What Steve has said is if it wasn’t for the blue box and his history of working with Steve Wozniak, Apple would never have happened. It was the partnership between Woz and Jobs of making and selling the blue boxes. Then several years later when Woz created his Apple I prototype, you can kind of imagine how Steve [Jobs] said, “Well, okay let’s make a bunch of boards and sell them.”
Originally, it was not supposed to be a computer, it was just a hobby board for their friends at the Homebrew Computer Club.

TNW: Last question. You both are participating in a public team reunion in Cupertino, CA for the Mac’s 30th anniversary on Saturday. What’s planned for the event?
Daniel: For so many of us, [the Macintosh project] was such a pivotal, memorable part of our lives, everybody loves these Apple reunions. Well at least I do, a lot of us do.

I helped [former Encore Systems CEO Gabe Franklin] get his prototype Twiggy Mac running last summer. He had this idea of doing a little get-together at the Computer History Museum just to kind of celebrate that.
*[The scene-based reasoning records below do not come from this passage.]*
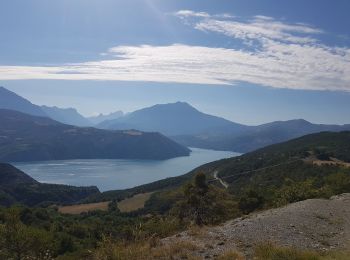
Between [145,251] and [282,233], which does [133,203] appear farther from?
[145,251]

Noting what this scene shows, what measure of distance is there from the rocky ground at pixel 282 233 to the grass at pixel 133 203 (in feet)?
237

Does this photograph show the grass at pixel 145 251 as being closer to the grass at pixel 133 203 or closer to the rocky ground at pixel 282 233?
the rocky ground at pixel 282 233

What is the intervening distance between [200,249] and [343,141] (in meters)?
117

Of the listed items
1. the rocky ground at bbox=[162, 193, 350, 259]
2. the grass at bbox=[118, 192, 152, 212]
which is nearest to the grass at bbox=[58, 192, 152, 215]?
the grass at bbox=[118, 192, 152, 212]

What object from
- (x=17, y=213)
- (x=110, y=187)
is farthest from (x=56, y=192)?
(x=17, y=213)

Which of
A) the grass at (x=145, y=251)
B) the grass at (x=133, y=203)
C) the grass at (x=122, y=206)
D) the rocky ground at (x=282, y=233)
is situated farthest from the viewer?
the grass at (x=133, y=203)

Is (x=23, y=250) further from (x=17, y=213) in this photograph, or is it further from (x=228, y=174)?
(x=228, y=174)

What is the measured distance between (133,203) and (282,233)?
8496 centimetres

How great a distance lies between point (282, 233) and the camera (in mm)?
13094

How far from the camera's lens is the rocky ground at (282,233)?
11.5 m

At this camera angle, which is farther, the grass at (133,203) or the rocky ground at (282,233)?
the grass at (133,203)

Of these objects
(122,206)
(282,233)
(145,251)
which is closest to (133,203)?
(122,206)

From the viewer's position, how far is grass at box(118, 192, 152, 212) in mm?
88831

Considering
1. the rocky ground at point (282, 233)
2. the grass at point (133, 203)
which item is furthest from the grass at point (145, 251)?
the grass at point (133, 203)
Amazingly, just, on two or three days notice, we got a whole bunch of people to show up.

The enthusiasm about that little reunion led him to start thinking about the upcoming 30th anniversary. He’s got a 3 1/2-hour program of lots of video clips from the launch 30 years ago. We’ve also got three or four panels with a lot of the original team members.
Gabe’s vision was that it’s a recognition for all of the unsung team members. The Mac team at time of launch was 120 people. There was a lot of press coverage for the small group of 6 or 8 core people, but not much for the other 100. So what Gabe is doing is he’s producing a lifetime achievement award for every member of the team.